DH: I wonder if that's really true. One of the things that strikes me, watching the Republicans now, is that a lot of the issues they were campaigning on five or ten years ago have been substantially de-emphasised or dropped. You don't often hear them talking about guns, or abortion, or gays, or immigration. All they're really talking about now is tax cuts and the level of debt. In other words, they've become a narrowly fiscally conservative party.
NB: They have not. That is absolutely not true. They are not fiscally conservative because they have not in any way, unlike us here, grappled with what it actually means to be fiscally conservative. To preach tax cuts at the same time as you have a huge and ballooning deficit is not being fiscally conservative.
DH: They're preaching spending cuts as well.

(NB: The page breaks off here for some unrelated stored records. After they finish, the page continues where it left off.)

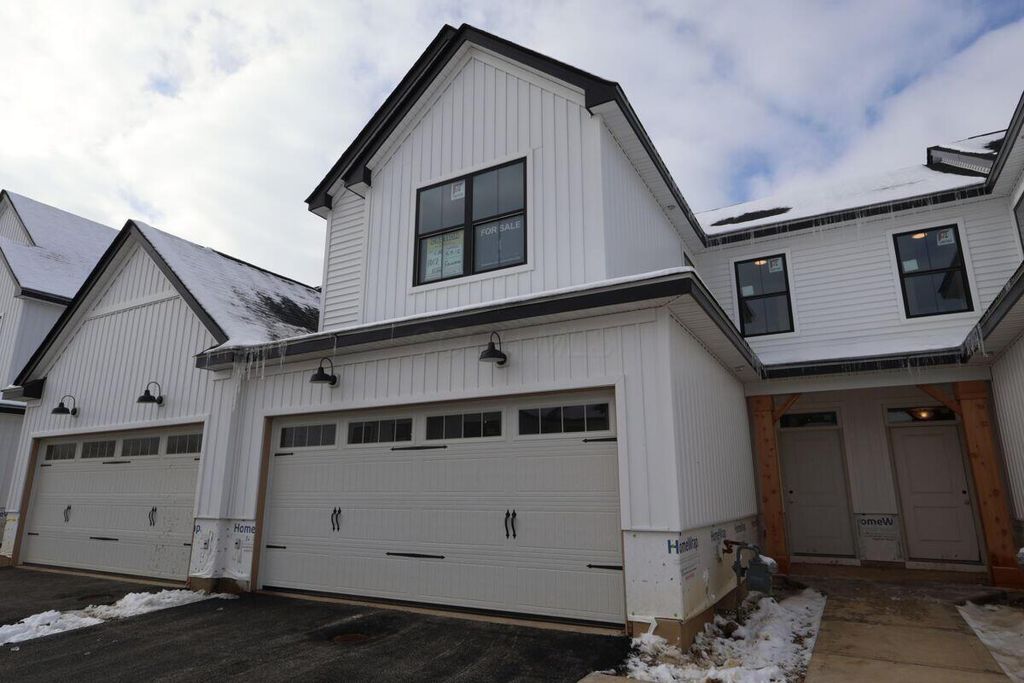 5512 Fawnsbury Court, Powell, OH 43065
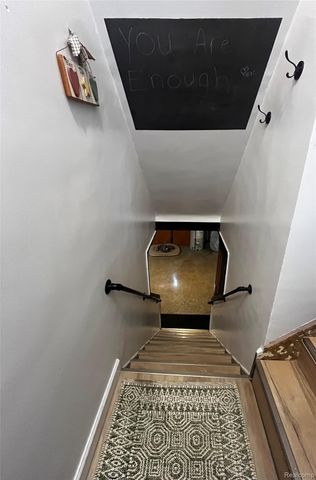 15854 Englewood Avenue, Allen Park, MI 48101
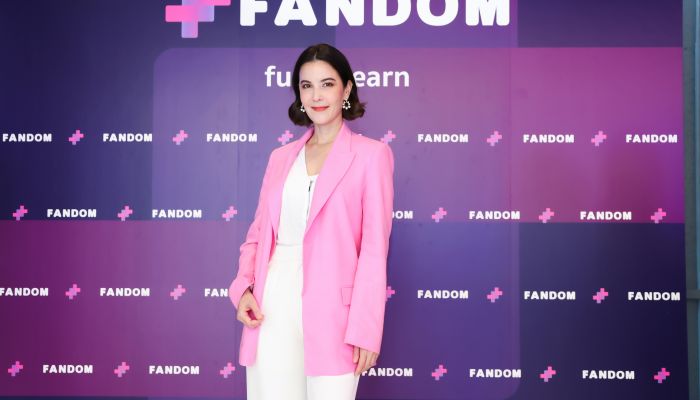 เปิดตัว  “FANDOM Application” ทั้งสนุกและสร้างรายได้  “ธัญญา”นำทีมศิลปินสุดคิวท์ อัพเดทเทรนด์ใหม่ของวงการบันเทิงโลก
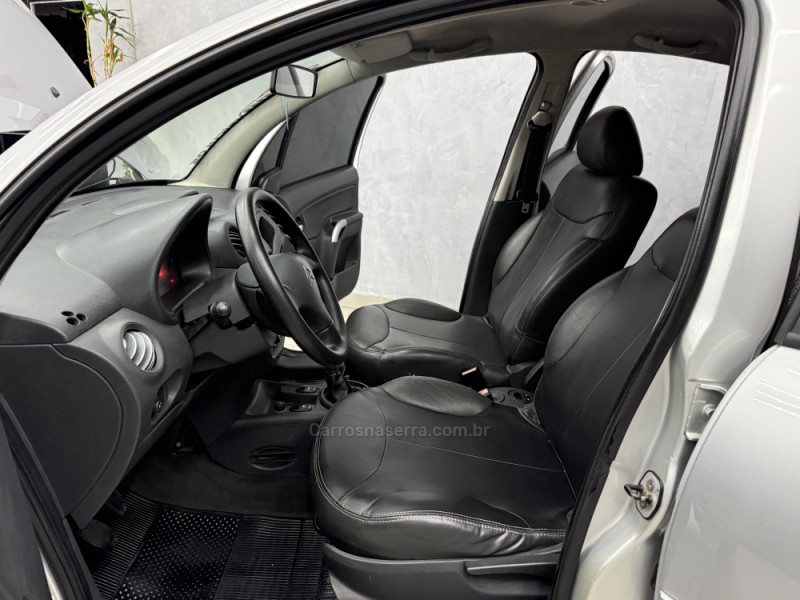 C3 1.4 I GLX 8V FLEX 4P MANUAL - 2011 - SAPIRANGA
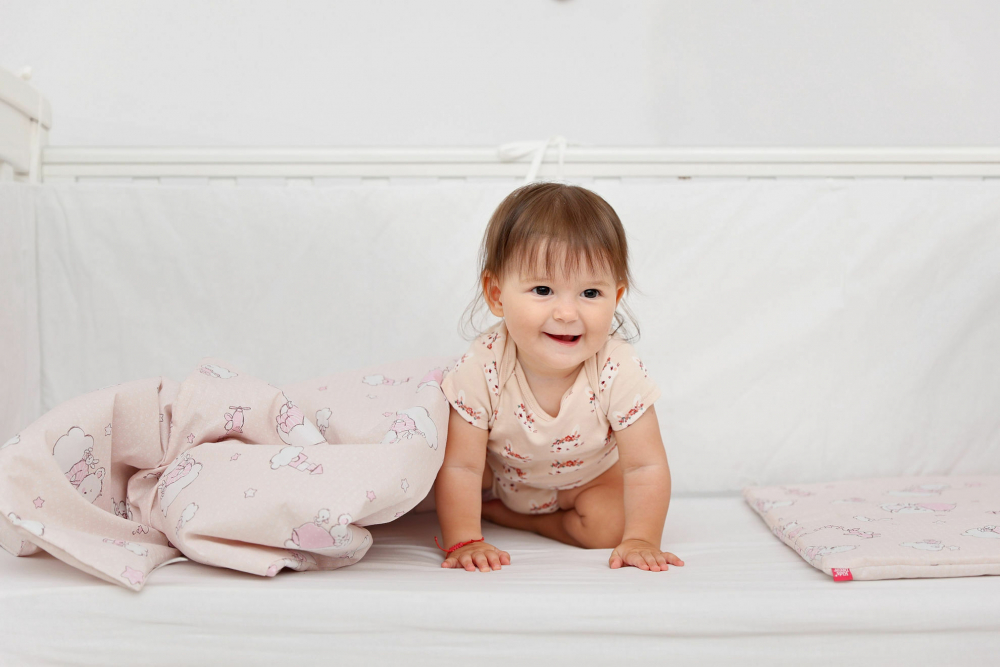 Lenjerie de pat pentru copii 4 piese Ursuletul Martinica roz 63×127 cm 100×135 cm 100x135 imagine 2022 protejamcopilaria.ro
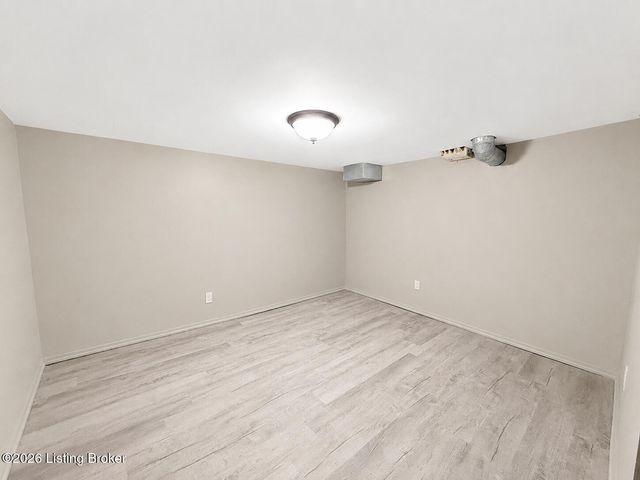 3908 Vermont Ave, Louisville, KY 40211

NB: They're not. Name me a spending cut, name me a national security cut they want to make. They are being the worst of oppositions, just like, I'm afraid to say, in times gone past we were in that they are proposing a whole lot of entirely mutually incompatible things. They are not willing to take the hard choices which George Osborne did — and lots of people attacked him for it — when he said we had to have fiscal balance before we can start looking at tax cuts. We can't have any unfunded, upfront tax cuts.
DJ: You're right that the coalition has been brave in cutting expenditure, but now it's got to boost growth. It's got to come up with supply-side policies which will soak up some of the unemployment. In your book, you strike me as slightly old-fashioned on this in that you praise Michael Heseltine, you favour industrial policies, you talk about hard-nosed pragmatism. Is that going to be enough? Don't we need now a really radical free-market explosion of activity?

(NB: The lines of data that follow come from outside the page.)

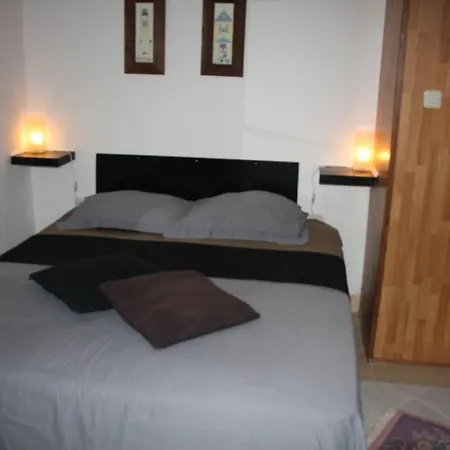 Apartman In With Terrace, Air Conditioning, Wi-fi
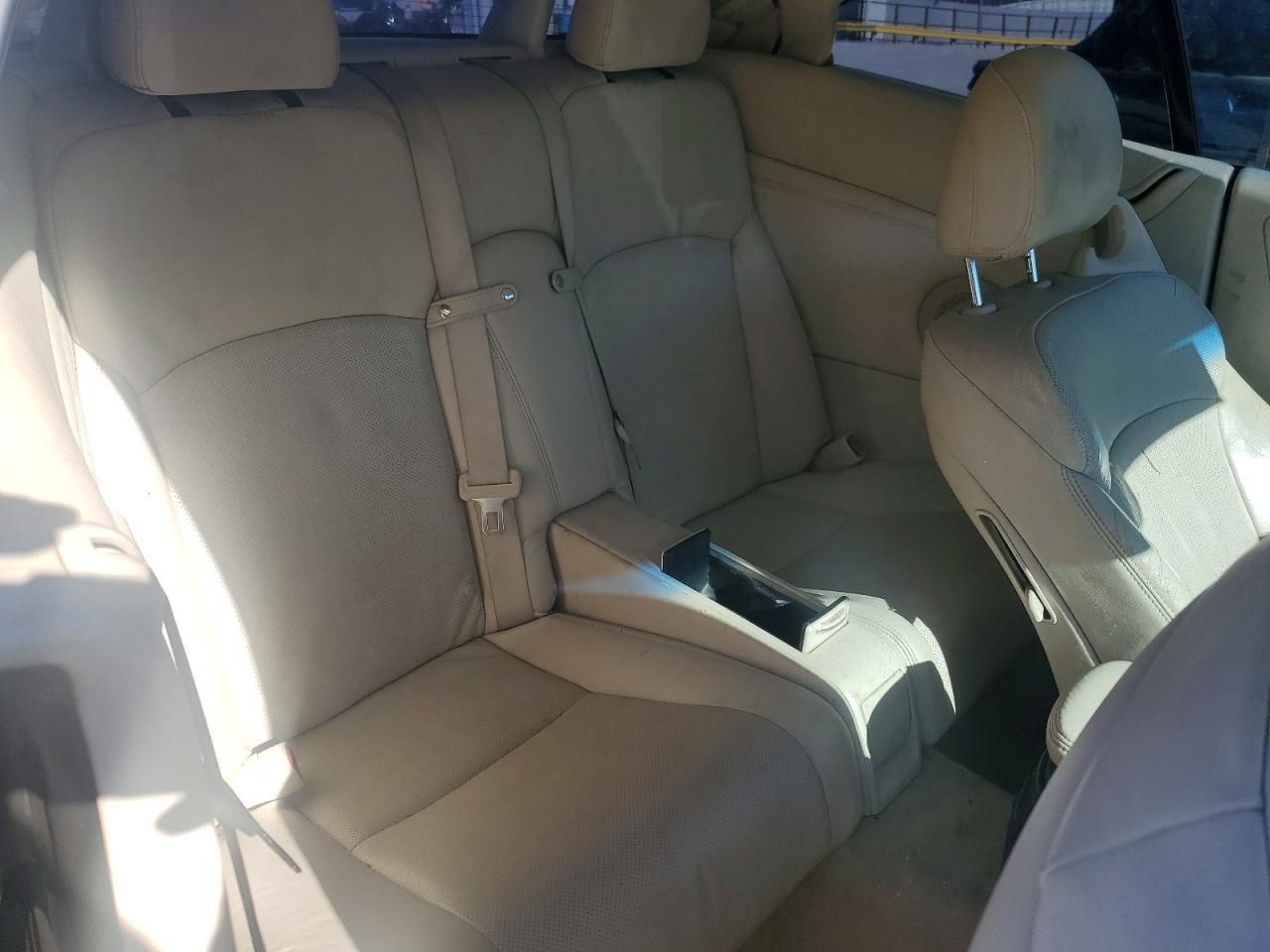2010 LEXUS IS 250 photo 10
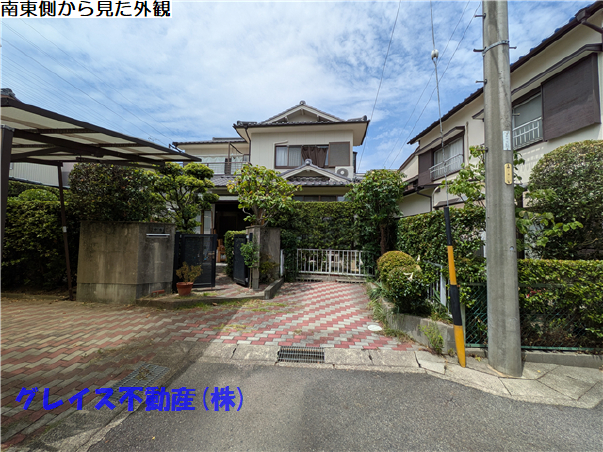 豊明市国道1号線南側 構造:木造土地面積:212.37平米 ( 64.24坪 ) 建物面積:164.48平米 ( 49.75坪 )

NB: I was tweaking the tail of Daniel and others in that. My argument really is that Margaret Thatcher was much more of an interventionist than she's given credit for or even perhaps she herself has latterly claimed, and much less of a purist. My key example is the North Sea. She put the full weight of government behind ensuring that North Sea oil and gas became a huge industry for Britain. She identified this source of unique competitive advantage for the country and anything that needed to be done by government to make it happen she was going to do. When I propose, therefore, that we have an industrial policy, God knows there's no money, so I'm not talking about subsidies and certainly not picking out particular firms. I picked three sectors, just as examples, where we are well placed to dominate the world, where we have a huge competitive advantage: education, financial services and entertainment. Those are the things that the new middle classes of China and India and everywhere else will want more of because they don't get them at home and we are very well placed to supply them. What I want is this government to pick a few sectors and do everything in its power to clear away the regulatory obstacles in that particular area.